State how many lines in the material below contain the word "measured", and give only that number.

▸ **MATERIAL FOR THE TASK**
▼▼▼

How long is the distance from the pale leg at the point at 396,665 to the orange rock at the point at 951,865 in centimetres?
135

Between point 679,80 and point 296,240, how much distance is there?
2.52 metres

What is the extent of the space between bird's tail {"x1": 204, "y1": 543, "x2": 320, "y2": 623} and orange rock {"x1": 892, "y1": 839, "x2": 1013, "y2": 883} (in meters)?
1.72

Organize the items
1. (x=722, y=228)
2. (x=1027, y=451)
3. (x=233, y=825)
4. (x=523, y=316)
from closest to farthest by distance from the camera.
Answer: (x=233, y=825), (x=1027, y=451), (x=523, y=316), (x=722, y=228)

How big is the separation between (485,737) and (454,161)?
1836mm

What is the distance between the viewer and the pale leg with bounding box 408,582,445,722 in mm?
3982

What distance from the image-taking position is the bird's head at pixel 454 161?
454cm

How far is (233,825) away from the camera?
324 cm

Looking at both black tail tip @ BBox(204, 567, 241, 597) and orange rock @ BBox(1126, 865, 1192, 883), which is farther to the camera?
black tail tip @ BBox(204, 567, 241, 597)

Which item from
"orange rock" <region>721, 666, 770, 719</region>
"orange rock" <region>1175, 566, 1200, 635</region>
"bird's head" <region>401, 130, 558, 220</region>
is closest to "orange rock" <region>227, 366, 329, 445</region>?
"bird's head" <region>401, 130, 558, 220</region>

▲▲▲
▼▼▼

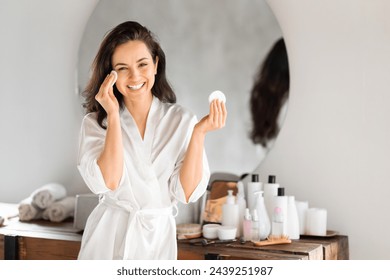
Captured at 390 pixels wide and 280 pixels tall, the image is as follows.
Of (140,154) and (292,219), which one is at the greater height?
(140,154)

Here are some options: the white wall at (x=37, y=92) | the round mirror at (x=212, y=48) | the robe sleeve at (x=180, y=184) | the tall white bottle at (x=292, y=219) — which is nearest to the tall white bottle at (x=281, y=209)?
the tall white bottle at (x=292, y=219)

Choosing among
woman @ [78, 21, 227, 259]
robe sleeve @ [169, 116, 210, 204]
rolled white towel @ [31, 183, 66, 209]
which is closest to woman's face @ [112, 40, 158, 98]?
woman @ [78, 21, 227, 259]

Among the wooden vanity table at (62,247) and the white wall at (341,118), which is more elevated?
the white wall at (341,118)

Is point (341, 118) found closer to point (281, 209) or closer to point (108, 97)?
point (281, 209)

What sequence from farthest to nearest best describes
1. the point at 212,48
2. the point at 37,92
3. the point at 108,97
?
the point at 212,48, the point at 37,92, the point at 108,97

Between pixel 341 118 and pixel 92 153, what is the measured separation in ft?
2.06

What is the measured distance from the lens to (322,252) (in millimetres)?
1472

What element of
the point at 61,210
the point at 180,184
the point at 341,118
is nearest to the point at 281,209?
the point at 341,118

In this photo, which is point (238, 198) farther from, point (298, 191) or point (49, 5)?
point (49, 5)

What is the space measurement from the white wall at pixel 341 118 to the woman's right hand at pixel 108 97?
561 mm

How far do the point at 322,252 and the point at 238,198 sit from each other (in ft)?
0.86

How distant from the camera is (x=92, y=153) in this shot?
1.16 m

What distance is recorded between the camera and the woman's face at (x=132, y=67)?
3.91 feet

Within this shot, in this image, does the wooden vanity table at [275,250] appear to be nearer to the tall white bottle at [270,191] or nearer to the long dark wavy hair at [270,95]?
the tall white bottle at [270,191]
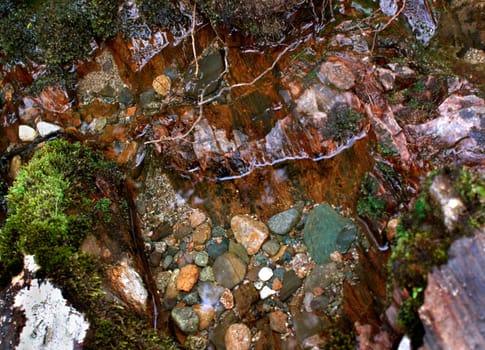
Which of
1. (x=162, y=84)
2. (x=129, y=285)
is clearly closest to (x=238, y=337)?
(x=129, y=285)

▲▲▲
▼▼▼

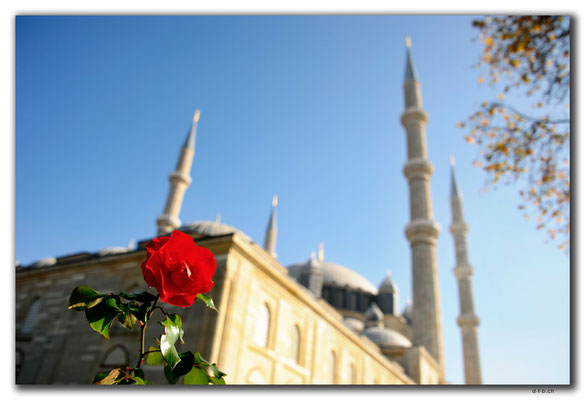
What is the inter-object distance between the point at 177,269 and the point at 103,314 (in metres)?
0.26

▲▲▲

▸ **WRITTEN ANSWER**
2